Canada Opens Borders To Fully Vaccinated International Travellers
Ottawa re-opened the border to all fully-vaccinated travellers last week.
“Not only will this make a big difference for Canada’s travel and tourism industry and all those whose jobs depend on it, it will also make it easier for those with a Confirmation of Permanent Residence letter to come to Canada and play a role in our recovery from the pandemic,” said Immigration Minister Marco Mendicino.
There are no changes to the mandatory testing requirements for unvaccinated travellers.
With this strategy, Ottawa is hoping to be able to continue monitoring COVID-19 variants in Canada and determine the effectiveness of the variants.
The country first opened up its borders to fully vaccinated Americans before further relaxing the travel restrictions on Sept. 7.
Public Safety Minister Bill Blair has described Canada’s approach to gradually re-opening the border as one “guided by facts, scientific evidence and the advice of our public health experts.”
All travellers still have to provide a quarantine plan and be prepared to quarantine, in case it is determined at the border that they do not meet the necessary requirements.
Easing of Restrictions a Boon For Canada’s Tourism Industry
“The easing of Canada’s border measures is welcome news for tourism businesses across the country, the thousands of Canadians employed by the sector and the communities who rely on it,” said Economic Development Minister Melanie Joly.

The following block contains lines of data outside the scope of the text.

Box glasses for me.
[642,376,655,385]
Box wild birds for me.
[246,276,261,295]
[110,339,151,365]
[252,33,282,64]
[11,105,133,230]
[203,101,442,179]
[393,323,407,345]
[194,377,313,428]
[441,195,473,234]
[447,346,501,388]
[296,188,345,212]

“It has been a challenging year as we balance the need to protect both the health of Canadians and our economy but tourism businesses have demonstrated incredible resilience,” she said.
Canada’s border officials take compliance with the country’s public health restrictions during the pandemic very seriously.
Quarantine Act Provides For Fines Of Up To $750,000
Under the Quarantine Act, anyone who submits false information on their vaccination status could be liable to a fine of up to $750,000 or six months imprisonment or both, and even prosecution under the Criminal Code for forgery.
Violating any quarantine or isolation instructions provided to travellers by a screening officer or quarantine officer when entering Canada is an offence under the Quarantine Act. This can lead to a $5,000 fine for each day of non-compliance or for each offence committed, or more serious penalties, including six months in prison and/or $750,000 in fines.
Non-compliant air travellers may also be subject to fines of up to $5,000 for each offence committed under the Aeronautics Act.